Nestled between sea and mountains in the south of the island of Kyushu, Nagasaki is a multifaceted destination. Dutch trading post and victim of the last nuclear bombing in the world, the Japanese city has a lot to offer cruise passengers during a cruise in Asia passing through Japan . From the port located in the south of the city, many ideas for excursions can be planned.
Journey into the past to August 9, 1945
11:02 a.m. This is the time Nagasaki fell under the nuclear fire of the atomic bomb on August 9, 1945. In the Urakami district in the north of Nagasaki, the peace park recounts this dark page of the Japanese history, not to awaken an image of horror, but on the contrary, to advocate peace and denounce the absurdity of war. This green square houses the statue of peace. It represents a man with one arm raised towards the sky symbolizing nuclear weapons and the other arm, outstretched to evoke eternal peace. We can also observe the displaced remains of the Urakami Cathedral, almost entirely swept away by the explosion. On the original location of the religious building is a new building, following the lines of its predecessor.
Not far from the park is another place of memory, the Atomic Bomb Museum. Photos, reconstructions of scenes, various objects and testimonies recount this tragic date which cost the lives of nearly 150,000 people. The centerpiece of the exhibition is undoubtedly a clock indicating 11:02. At the gates of the museum stands a stele installed on the spot where the atomic bomb hit Nagasaki. A little further south of the Urikami district, on the left bank of the Nakashima River, stands one of the many hills dotting the city, Mount Inasa. 333 m high, it offers a beautiful view of Nagasaki. If the more sporty try its ascent on foot, others enjoy an excellent climb without tiring by cable car.

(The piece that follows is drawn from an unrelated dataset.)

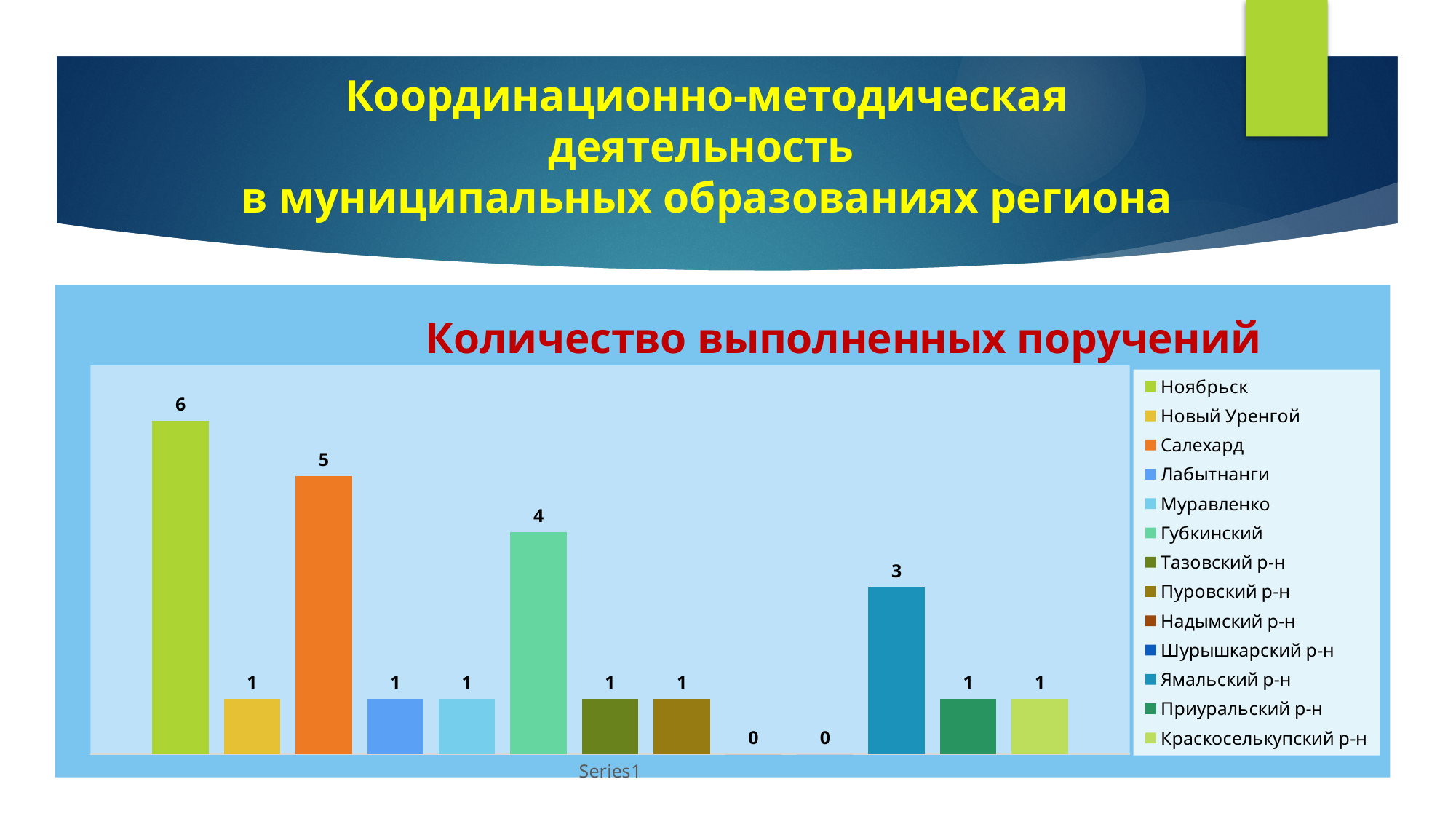
How many categories have a value of 0? 2 How many entries does the legend list? 13 What is the difference between the values for Ноябрьск and Салехард? 1 What is the value for Губкинский? 4 What kind of chart is shown on the slide? bar chart What is the value for Салехард? 5 What is the title of the chart? Количество выполненных поручений What is the value for Надымский р-н? 0 What is the value for Ноябрьск? 6 What is the value for Ямальский р-н? 3 Which category has the highest value? Ноябрьск Which is larger, the value for Губкинский or the value for Ямальский р-н? Губкинский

Discovering romantic Nagasaki
THE Costa cruises passing through Nagasaki are an opportunity to appreciate a more romantic aspect of the Japanese city. This little-known side of the city is revealed a little further south of the cruise terminal on Minamiyamate Hill, at Glover Garden. Here, walks take place along flowery paths dotted with souvenir shops and elegant colonial houses. Among the most emblematic buildings are the one which housed the premises of the Mitsubishi automobile brand as well as the Glover house, the oldest wooden colonial building in Japan. Its decor is inspired by the Italian opera Madame Butterfly. Moreover, in its alley, a statue of the main character of the opera, Cio-Cio San, proudly stands.
Minamiyamate Hill is home to another major religious building in Nagasaki, the oldest church in Japan, Oura. It was built in 1864 in honor of the 26 martyrs who lost their lives during the persecution of Japanese Christians in the 1590s. A piece of land reclaimed from the sea, Dejima is another attraction to see on this side of the city . The island was between the 17th and the 19th century the only opening of Japan with the Western world. It was the only place in Nagasaki where foreigners, especially Dutch people, could reside. Different buildings are open to visitors and decorated faithfully to foreign pavilions from the Meiji era.

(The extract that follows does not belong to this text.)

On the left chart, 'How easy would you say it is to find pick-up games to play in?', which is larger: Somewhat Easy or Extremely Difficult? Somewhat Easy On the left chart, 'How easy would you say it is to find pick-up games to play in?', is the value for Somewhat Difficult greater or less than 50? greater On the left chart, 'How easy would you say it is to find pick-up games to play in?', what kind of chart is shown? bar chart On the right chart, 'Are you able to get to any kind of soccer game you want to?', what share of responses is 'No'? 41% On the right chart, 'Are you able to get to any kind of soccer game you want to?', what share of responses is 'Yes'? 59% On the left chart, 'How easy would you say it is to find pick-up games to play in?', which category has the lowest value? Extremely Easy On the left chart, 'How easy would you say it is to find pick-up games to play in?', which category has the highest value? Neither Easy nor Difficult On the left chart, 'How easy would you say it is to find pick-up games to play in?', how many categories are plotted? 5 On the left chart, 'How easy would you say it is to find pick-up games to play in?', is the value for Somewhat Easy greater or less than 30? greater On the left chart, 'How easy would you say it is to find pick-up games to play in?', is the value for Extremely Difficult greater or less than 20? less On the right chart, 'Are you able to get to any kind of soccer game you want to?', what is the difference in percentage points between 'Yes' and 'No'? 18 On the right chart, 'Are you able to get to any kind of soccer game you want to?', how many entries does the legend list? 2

Still south of the cruise terminal, you can visit one of the largest Chinatowns in the country. Having hosted warehouses for goods coming from China, the district is now an excellent address for tasting authentic Chinese cuisine.
Offshore stroll in Hashima
To flesh out a stopover in Nagasaki , a short journey along the water to Hashima is essential. Now uninhabited, this piece of land housing coal mines was once teeming with life. At its peak in the late 1950s, it was home to more than 5,000 people, with a density of 7,300 people per square kilometer, far more than central Tokyo at the same time. To provide for the needs of miners' families, buildings, hospitals, schools and other buildings were built, giving the island an appearance reminiscent of a fortress. Its unique appearance gave it its other name, Gunkanjima translated as warship island. Despite the construction of various buildings, the living conditions of the inhabitants there were deplorable. The island is on the UNESCO World Heritage List.